▸ **TO-DO LIST**
A. Name every task that the Pytorch Lightning post says is performed inside the DataModule.
B. Reproduce the part of the Pytorch Lightning post running from "I’m going to" down to "inside the module.".

▸ **SELECTION**
####

Jae-Kyung Cho Being unique is better than being perfect

MLOps study - Raviraja Week 0: Pytorch Lightning

I’m going to study MLOps by referring to Raviraja’s blog posts. Starting is half the battle!! :D

Week 0 sets up the environment for studying MLOps. Since Raviraja researches NLP, let’s keep in mind that the environment setup is biased toward NLP and a bit of classification, and move on. (Later I’ll develop this into MLOps that uses RL.) Basically, it uses the Pytorch-Lightning library. Pytorch lightning is a kind of pytorch wrapper :D

Pytorch Lightning largely consists of 4 modules. Let’s look at them in turn.




DataModule

Pytorch lightning uses a DataModule similar to Pytorch’s DataLoader. There’s a process of preprocessing the data before using the DataLoader, and you can think of it as having all of that included inside the module.

< methods you need to define >

  • prepare_data -> download data
  • setup -> preprocess data
  • train_dataloader, val_dataloader, test_dataloader -> data loaders

< tasks performed inside the DataModule >

  • Download / tokenize / process
  • Clean and save to disk
  • Load inside Dataset
  • Apply transforms (rotate, tokenize, etc…)
  • Wrap inside a DataLoader (Pytorch)
class DataModule(pl.LightningDataModule):
    def __init__(self, model_name="google/bert_uncased_L-2_H-128_A-2", batch_size=32):
        super().__init__()

        self.batch_size = batch_size
        self.tokenizer = AutoTokenizer.from_pretrained(model_name) # Transformer (BERT) model

    def prepare_data(self):
        cola_dataset = load_dataset("glue", "cola")
        self.train_data = cola_dataset["train"]
        self.val_data = cola_dataset["validation"]

    def tokenize_data(self, example):
        # processing the data
        return self.tokenizer(
            example["sentence"],
            truncation=True,
            padding="max_length",
            max_length=256,
        )

    def setup(self, stage=None):
        if stage == "fit" or stage is None:
            self.train_data = self.train_data.map(self.tokenize_data, batched=True)
            self.train_data.set_format(
                type="torch", columns=["input_ids", "attention_mask", "label"]
            )

            self.val_data = self.val_data.map(self.tokenize_data, batched=True)
            self.val_data.set_format(
                type="torch", columns=["input_ids", "attention_mask", "label"]
            )

####

▸ **DATA BLOCK**
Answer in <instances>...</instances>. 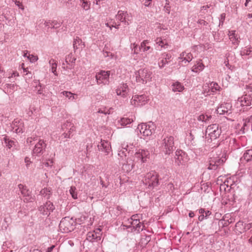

####

▸ **RESULTS**
A.
- Download / tokenize / process
- Clean and save to disk
- Load inside Dataset
- Apply transforms (rotate, tokenize, etc…)
- Wrap inside a DataLoader (Pytorch)

B.
I’m going to study MLOps by referring to Raviraja’s blog posts. Starting is half the battle!! :D

Week 0 sets up the environment for studying MLOps. Since Raviraja researches NLP, let’s keep in mind that the environment setup is biased toward NLP and a bit of classification, and move on. (Later I’ll develop this into MLOps that uses RL.) Basically, it uses the Pytorch-Lightning library. Pytorch lightning is a kind of pytorch wrapper :D

Pytorch Lightning largely consists of 4 modules. Let’s look at them in turn.




DataModule

Pytorch lightning uses a DataModule similar to Pytorch’s DataLoader. There’s a process of preprocessing the data before using the DataLoader, and you can think of it as having all of that included inside the module.